The sky’s tummy has been grumbling all day. The latest crack was too loud and too close, sending Evelyn, Dave, and me inside from the patio. It’s the laziest kind of Sunday—one where my eyes linger on downed limbs and branches, on the eroding bank beside the pool. That? That’s future Jaclynn’s problem to clean up. Today’s Jaclynn? She’s a bum.
I hesitated to even use the word bum. Is it outdated? Insensitive? By calling myself a bum—meaning lazy, unmotivated—am I unintentionally disparaging people who live without homes, who grind through daily to-dos with less than I could ever fathom? That’s not my intention. But I wonder if intention is enough.
I remember, when designing our house, I resisted calling the main bedroom the master, knowing it was rooted in slave times. But after hearing the builder, the electrician, and the plumber use it repeatedly, by the end of the first month, I was parroting it too. It’s like I need to sign an NDA before saying these things out loud—the fear of being canceled is real.
There’s a dogfight inside me. One dog wants to get it right—learned, understanding, careful. She edits on the fly, swaps “unhoused” for “homeless,” remembers the latest vocabulary for respect. The other dog shrugs, says screw it. Be yourself. Say what you say and let the chips fall.
Some days, the peacekeeper dog wins. I soften my voice, nod even when I disagree, and overthink a comment before I’ve even said it. Other days, the rebel dog howls a little louder. I say the thing, let the discomfort hang. Neither path feels totally right—or totally wrong.
I fear being misunderstood.
The first time I got in real trouble, I was maybe six. Our all-black cat leapt onto the kids’ table in the living room. I called him a bastard. In my mind, it was no different than calling him a bugger. I’d heard the word tossed around—sharp, emotional—but it had no claws to me. I can’t recall who reprimanded me, only that I was in Big Trouble. And that it didn’t feel fair.
Even now, there’s a tape that plays: “That’s still not enough, Jaclynn. You must do better.” And the fear in me grows. I’m not enough. I’ll forever fall short. Nothing I do matters. I go to that loathing depth so quickly, don’t I?

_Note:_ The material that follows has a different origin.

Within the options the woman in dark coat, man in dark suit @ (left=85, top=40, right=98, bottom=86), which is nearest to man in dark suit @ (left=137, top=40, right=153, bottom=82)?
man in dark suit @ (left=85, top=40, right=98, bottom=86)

I don’t say retard anymore, even though it’s all I ever called my brother when we were kids. I will say it once every blue moon to my closest people—and even then, it’s reserved for the spike-the-ball, can’t-breathe-laughing, perfectly landed joke moments. I know that’s complicated. But I’ve always fancied myself a comedian in another life. Sometimes I watch myself from the inside—delivering a line, slapping my own leg, choking on air at how funny it is.
And look, you’ve seen stand-up. You’ve seen how they walk the line. They don’t just flirt with the edges—they salsa right across them. For the release. For the yes. And I don’t want to kill that off. I won’t.
I’m trying to live somewhere in the middle. Care deeply. Speak freely. Ask questions. Stay humble. And also—laugh my ass off.